> [WORK TO COMPLETE]:
An exact reproduction of the records is required, with all pictures omitted.
(DATA FOR THE TASK begins)
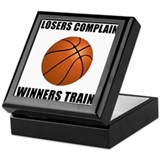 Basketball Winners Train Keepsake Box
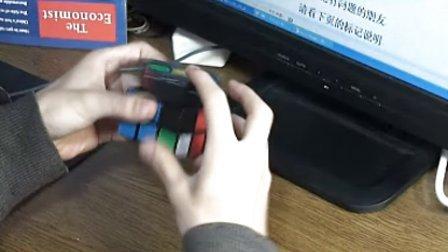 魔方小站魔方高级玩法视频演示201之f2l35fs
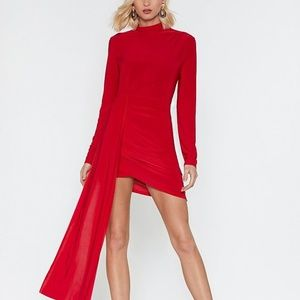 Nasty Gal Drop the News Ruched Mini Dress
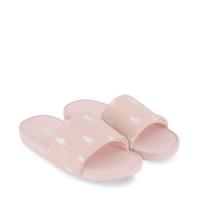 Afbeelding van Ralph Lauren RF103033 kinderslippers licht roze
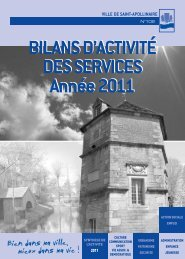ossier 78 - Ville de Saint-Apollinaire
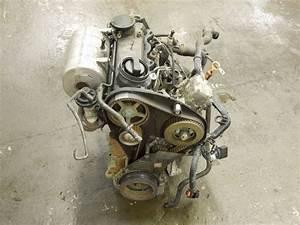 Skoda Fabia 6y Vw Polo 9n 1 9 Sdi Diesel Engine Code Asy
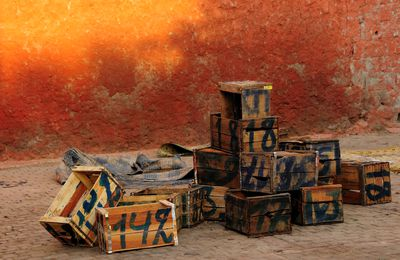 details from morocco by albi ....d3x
(DATA FOR THE TASK ends)
> [EXPECTED ANSWER]:
 Basketball Winners Train Keepsake Box
 魔方小站魔方高级玩法视频演示201之f2l35fs
 Nasty Gal Drop the News Ruched Mini Dress
 Afbeelding van Ralph Lauren RF103033 kinderslippers licht roze
ossier 78 - Ville de Saint-Apollinaire
 Skoda Fabia 6y Vw Polo 9n 1 9 Sdi Diesel Engine Code Asy
 details from morocco by albi ....d3x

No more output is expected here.